▶ [SUPPLIED PASSAGE]:
Replies: >>24473237 >>24473247
Anonymous
6/17/2025, 9:37:40 AM No.24473237
>>24473075
Quote the best one
Anonymous
6/17/2025, 9:45:28 AM No.24473247
>>24473075
Whatever one you like best. Are you autistic?
Anonymous
6/17/2025, 3:45:45 PM No.24473625
>>24472613
>translate in dactyls, as the original is
it actually is dactyl (long short short), I should've double checked the name for this meter. Russian translations are also in dactyl.
I love the hard empasis on first syllable and pause in the middle of each line, it adds a lot of weight and importance.
Sophocles is translated to Ukrainian in amphibrach (short long short, don't know if original is the same), and sounds less pompous/grandiose, but more musical, which is fitting for conversational theatre plays.

Disyllables (iamb) sound less epic (Pope and Wilson). Pope's translation is pretty good as a work of poetry, AABB rhyme scheme sometimes gives it an entirely different mood, but other times allows it to be quite epic.
I have been reading book 6 of Iliad to my mom just a few days ago, decided to check it out in English. This part – the most memorable and emotional in Diomedes-Glaucus exchange – feels completely flat in all English translations except Pope.
>‘What, or from whence I am, or who my sire’
>(Replied the Chief), ‘can Tydeus’ son inquire?

[Records taken from a dataset]
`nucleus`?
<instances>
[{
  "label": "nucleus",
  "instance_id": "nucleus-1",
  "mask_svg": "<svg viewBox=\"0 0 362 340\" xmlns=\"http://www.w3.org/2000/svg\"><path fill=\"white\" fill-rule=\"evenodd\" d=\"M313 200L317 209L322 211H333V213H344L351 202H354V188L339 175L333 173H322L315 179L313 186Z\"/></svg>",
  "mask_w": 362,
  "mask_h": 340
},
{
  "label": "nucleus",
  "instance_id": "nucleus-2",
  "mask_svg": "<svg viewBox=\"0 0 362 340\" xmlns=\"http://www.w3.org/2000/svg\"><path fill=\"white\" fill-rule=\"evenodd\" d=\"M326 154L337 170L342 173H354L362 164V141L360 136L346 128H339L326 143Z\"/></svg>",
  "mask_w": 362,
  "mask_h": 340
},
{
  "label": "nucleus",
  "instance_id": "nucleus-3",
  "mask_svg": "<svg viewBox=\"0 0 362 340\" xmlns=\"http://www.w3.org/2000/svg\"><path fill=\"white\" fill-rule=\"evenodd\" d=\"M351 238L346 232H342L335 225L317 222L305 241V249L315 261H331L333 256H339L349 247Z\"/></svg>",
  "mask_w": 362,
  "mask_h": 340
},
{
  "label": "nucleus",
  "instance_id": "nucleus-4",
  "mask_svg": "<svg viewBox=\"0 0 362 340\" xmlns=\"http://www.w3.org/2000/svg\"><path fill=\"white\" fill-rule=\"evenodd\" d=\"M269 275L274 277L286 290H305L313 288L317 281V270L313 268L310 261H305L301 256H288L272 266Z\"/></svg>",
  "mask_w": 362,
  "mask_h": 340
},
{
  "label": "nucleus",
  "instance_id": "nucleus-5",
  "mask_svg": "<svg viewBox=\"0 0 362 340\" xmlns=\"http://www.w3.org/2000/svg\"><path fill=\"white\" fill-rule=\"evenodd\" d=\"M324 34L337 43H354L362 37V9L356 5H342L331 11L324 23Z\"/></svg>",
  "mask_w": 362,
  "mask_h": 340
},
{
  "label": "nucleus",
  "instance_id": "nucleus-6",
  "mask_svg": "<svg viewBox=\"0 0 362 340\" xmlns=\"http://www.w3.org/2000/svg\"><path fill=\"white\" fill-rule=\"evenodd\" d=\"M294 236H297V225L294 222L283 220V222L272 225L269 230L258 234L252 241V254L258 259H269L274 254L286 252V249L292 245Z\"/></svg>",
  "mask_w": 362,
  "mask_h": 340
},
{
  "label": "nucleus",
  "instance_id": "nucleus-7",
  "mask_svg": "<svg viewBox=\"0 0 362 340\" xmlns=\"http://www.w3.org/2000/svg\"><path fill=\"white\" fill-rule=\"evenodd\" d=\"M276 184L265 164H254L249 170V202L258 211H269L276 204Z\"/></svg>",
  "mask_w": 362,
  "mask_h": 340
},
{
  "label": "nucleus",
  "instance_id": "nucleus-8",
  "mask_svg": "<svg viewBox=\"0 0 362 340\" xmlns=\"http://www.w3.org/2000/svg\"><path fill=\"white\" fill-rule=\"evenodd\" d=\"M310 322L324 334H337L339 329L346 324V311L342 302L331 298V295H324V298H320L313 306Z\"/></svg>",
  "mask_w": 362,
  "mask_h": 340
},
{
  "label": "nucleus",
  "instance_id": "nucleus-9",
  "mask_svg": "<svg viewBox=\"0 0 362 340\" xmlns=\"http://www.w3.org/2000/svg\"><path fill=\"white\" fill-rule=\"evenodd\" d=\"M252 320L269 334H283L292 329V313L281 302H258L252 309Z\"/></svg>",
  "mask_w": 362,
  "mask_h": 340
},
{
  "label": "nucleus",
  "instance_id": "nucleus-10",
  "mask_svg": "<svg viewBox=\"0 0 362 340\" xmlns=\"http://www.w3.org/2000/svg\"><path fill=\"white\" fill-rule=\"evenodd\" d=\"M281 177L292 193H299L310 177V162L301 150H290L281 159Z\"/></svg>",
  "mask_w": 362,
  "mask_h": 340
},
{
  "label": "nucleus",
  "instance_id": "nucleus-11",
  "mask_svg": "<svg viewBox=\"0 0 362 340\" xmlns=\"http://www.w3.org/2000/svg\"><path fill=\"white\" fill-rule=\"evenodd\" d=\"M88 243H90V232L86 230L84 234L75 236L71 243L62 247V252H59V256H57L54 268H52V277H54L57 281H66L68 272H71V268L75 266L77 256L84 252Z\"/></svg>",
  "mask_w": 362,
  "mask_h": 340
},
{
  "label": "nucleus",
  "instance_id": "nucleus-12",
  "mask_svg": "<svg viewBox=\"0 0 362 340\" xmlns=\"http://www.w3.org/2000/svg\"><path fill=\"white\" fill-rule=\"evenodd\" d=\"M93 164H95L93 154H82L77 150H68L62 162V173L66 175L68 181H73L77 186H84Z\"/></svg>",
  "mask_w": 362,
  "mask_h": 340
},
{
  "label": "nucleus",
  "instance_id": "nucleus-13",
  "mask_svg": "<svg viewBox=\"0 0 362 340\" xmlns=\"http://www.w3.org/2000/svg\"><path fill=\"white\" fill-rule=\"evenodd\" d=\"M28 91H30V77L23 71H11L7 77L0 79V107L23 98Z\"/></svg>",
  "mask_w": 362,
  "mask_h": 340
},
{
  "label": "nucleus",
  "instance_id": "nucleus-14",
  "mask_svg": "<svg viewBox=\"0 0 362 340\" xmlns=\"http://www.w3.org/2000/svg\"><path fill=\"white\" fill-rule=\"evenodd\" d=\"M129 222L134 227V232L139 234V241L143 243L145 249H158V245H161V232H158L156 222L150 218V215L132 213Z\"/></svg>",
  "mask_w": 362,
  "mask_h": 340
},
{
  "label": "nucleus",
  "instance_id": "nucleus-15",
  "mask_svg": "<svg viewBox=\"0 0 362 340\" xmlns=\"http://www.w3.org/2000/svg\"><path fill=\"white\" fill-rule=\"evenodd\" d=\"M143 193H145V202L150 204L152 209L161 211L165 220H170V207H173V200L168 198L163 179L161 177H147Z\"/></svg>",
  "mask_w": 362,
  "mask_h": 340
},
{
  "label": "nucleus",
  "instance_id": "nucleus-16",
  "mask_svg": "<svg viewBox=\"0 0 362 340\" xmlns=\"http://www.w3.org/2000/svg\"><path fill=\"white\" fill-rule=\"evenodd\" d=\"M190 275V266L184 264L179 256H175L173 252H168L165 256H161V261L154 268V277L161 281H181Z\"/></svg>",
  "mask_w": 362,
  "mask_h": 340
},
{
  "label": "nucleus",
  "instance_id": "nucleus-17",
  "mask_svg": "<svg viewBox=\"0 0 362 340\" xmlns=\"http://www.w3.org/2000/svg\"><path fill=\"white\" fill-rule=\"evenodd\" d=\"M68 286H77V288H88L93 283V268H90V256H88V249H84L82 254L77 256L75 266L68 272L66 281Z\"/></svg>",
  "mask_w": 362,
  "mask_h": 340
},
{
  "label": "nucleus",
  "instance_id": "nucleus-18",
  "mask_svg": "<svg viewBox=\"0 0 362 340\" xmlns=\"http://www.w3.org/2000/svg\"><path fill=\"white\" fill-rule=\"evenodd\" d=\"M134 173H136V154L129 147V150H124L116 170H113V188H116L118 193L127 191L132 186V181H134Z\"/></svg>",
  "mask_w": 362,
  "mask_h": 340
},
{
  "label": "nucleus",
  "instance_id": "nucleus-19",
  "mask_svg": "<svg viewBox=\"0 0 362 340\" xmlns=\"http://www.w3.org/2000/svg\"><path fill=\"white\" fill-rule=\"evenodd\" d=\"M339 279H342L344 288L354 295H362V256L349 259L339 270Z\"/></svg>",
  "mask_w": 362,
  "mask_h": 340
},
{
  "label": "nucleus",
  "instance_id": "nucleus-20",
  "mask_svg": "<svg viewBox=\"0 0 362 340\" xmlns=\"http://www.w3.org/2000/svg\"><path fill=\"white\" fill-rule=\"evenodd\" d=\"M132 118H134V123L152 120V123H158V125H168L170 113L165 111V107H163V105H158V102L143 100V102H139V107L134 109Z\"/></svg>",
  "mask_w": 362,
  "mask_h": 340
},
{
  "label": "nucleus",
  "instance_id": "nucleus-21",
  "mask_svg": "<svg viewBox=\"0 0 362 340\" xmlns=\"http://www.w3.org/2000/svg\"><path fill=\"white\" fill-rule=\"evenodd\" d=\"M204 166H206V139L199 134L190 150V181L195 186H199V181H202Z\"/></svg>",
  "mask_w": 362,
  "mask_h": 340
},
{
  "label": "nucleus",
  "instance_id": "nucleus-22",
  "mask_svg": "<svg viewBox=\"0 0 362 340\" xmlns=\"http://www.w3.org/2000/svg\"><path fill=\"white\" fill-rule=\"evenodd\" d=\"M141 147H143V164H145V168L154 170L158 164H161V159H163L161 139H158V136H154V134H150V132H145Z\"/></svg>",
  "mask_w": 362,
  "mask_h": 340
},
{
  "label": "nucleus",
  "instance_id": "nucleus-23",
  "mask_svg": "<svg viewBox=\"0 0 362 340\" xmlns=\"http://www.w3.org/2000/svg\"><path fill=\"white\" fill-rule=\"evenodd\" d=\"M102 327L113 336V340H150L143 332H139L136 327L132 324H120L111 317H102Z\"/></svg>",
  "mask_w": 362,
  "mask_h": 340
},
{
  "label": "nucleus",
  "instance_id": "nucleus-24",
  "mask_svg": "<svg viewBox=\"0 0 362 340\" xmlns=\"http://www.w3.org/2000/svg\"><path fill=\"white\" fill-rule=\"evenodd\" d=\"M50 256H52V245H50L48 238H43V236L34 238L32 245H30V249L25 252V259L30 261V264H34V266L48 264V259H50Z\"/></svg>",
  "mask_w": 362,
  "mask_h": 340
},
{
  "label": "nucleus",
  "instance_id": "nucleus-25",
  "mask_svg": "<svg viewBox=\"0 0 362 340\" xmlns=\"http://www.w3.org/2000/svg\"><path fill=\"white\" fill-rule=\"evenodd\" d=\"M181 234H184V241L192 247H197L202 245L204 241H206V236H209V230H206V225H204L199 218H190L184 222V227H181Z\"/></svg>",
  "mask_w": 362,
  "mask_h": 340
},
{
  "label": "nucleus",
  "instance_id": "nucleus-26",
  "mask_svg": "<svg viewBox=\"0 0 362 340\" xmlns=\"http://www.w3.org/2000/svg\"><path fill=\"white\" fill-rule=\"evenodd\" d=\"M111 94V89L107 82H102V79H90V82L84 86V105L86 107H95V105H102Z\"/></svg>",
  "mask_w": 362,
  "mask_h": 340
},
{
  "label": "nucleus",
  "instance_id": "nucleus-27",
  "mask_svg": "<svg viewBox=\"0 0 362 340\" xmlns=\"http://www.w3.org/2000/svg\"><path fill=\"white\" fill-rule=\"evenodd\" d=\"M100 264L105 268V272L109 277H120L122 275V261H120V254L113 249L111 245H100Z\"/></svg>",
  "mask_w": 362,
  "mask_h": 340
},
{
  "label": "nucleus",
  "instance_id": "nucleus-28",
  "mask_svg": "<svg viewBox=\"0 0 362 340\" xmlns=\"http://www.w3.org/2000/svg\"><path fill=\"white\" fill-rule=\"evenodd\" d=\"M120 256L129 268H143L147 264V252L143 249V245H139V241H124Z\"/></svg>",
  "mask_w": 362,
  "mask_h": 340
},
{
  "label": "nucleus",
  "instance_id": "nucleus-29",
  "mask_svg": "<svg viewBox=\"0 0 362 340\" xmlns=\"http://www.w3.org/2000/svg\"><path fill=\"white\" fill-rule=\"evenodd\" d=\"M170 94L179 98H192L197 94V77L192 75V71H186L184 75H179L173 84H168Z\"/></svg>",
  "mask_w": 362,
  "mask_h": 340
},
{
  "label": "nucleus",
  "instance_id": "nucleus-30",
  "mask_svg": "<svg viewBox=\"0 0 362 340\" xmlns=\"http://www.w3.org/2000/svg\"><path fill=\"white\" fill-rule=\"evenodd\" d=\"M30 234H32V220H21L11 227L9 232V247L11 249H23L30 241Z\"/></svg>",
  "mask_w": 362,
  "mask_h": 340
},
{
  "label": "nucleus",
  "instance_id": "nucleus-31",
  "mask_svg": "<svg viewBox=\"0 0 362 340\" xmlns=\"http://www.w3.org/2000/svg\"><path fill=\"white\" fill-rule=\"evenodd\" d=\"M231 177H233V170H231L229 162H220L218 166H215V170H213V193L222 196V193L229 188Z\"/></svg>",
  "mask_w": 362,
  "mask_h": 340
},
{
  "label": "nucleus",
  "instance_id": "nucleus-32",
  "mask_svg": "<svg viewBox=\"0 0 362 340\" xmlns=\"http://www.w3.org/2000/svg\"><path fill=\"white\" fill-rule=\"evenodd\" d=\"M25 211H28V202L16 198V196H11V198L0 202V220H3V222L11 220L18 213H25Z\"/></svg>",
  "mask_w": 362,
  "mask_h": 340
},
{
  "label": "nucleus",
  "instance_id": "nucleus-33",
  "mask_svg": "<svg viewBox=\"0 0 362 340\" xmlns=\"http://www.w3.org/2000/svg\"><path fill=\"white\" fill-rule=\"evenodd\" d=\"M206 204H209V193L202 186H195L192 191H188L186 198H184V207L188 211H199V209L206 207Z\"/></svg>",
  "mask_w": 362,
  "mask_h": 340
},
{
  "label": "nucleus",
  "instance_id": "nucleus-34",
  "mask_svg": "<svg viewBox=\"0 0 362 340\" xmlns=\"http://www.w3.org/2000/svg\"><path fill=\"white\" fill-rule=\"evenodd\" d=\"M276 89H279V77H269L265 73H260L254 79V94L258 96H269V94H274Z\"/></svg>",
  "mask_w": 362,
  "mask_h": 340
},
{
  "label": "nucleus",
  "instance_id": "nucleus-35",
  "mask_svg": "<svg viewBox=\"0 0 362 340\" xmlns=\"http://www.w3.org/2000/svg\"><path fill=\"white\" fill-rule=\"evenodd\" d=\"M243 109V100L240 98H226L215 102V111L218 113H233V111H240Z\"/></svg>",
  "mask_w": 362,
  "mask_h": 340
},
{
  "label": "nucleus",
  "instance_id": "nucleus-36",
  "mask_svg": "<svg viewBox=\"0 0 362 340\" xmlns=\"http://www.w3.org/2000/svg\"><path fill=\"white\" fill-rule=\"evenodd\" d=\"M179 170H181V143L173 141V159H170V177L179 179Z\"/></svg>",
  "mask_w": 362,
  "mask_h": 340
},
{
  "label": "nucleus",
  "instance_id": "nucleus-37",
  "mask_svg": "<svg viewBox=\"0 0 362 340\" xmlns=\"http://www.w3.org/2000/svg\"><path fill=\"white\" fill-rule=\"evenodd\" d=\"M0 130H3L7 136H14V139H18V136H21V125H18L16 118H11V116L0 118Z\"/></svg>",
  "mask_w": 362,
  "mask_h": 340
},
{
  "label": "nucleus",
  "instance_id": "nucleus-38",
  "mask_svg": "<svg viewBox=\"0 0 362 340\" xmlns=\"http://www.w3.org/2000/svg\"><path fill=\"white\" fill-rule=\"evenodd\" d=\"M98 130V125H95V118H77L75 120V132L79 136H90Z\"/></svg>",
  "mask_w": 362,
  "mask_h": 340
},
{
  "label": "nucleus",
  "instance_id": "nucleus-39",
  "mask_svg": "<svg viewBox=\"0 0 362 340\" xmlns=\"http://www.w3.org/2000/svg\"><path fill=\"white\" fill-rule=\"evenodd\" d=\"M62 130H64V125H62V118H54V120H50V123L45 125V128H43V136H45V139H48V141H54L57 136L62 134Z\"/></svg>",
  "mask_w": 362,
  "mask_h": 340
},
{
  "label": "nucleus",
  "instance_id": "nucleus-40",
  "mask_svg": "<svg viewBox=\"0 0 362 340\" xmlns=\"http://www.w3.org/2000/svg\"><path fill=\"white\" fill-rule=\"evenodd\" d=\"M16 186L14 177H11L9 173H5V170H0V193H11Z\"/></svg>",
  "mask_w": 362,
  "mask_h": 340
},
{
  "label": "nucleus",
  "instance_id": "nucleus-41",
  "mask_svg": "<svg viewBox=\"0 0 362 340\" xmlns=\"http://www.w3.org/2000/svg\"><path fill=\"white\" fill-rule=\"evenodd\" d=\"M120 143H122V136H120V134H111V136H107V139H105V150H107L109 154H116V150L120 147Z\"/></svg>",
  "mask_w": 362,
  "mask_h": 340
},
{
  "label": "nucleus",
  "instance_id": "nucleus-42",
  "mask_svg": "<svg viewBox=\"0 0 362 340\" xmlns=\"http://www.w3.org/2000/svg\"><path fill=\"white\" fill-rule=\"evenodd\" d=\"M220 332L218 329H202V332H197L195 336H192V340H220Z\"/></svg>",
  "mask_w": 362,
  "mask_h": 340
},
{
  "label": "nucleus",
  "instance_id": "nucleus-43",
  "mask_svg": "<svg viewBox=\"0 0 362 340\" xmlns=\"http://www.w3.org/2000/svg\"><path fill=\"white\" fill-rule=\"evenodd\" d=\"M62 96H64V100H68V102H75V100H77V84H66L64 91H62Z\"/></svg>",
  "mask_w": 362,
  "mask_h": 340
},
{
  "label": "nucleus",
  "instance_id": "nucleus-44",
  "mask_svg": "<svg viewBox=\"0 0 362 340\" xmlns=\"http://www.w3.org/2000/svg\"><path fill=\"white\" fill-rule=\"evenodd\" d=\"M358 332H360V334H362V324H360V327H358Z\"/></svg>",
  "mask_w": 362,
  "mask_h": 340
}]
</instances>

▶ [PROBLEM A]: List every poetic meter named in the forum thread on translating the Iliad.
▶ [PROBLEM B]: In the forum thread on translating the Iliad, what rhyme scheme does Pope's translation use?
▶ [PROBLEM C]: Go on with the forum thread on translating the Iliad from the point where it stops.
The records are separate material and have nothing to do with the text.

▶ [ANSWER AREA A]: Dactyl, amphibrach, iamb

▶ [ANSWER AREA B]: AABB

▶ [ANSWER AREA C]:
>Like leaves on trees the race of man is found,
>Now green in youth, now with’ring on the ground:
>Another race the foll’wing spring supplies,
>They fall successive, and successive rise;
>So generations in their course decay,
>So flourish these, when those are past away.
Anonymous
6/17/2025, 9:47:38 PM No.24474417
>>24471821
Impossible to tell without knowing at least 5 languages.
For me the native Ukrainian translation is the best. Russian is just as good, but reading in native lang is unparalleled.
>>24472015
This 1800 Polish translation seems fairly similar, and is even rhymed. I don't know any Polish, but can read and understand most of it, especially a familiar text like the Iliad.

Would like to check Belorussian, they finally translated Iliad last year, heh. The language is very similar to Ukrainian, would probably understand it without issues.

All English ones are awkward and rather unpoetic. Except Pope, but he basically wrote his own poem based on Iliad.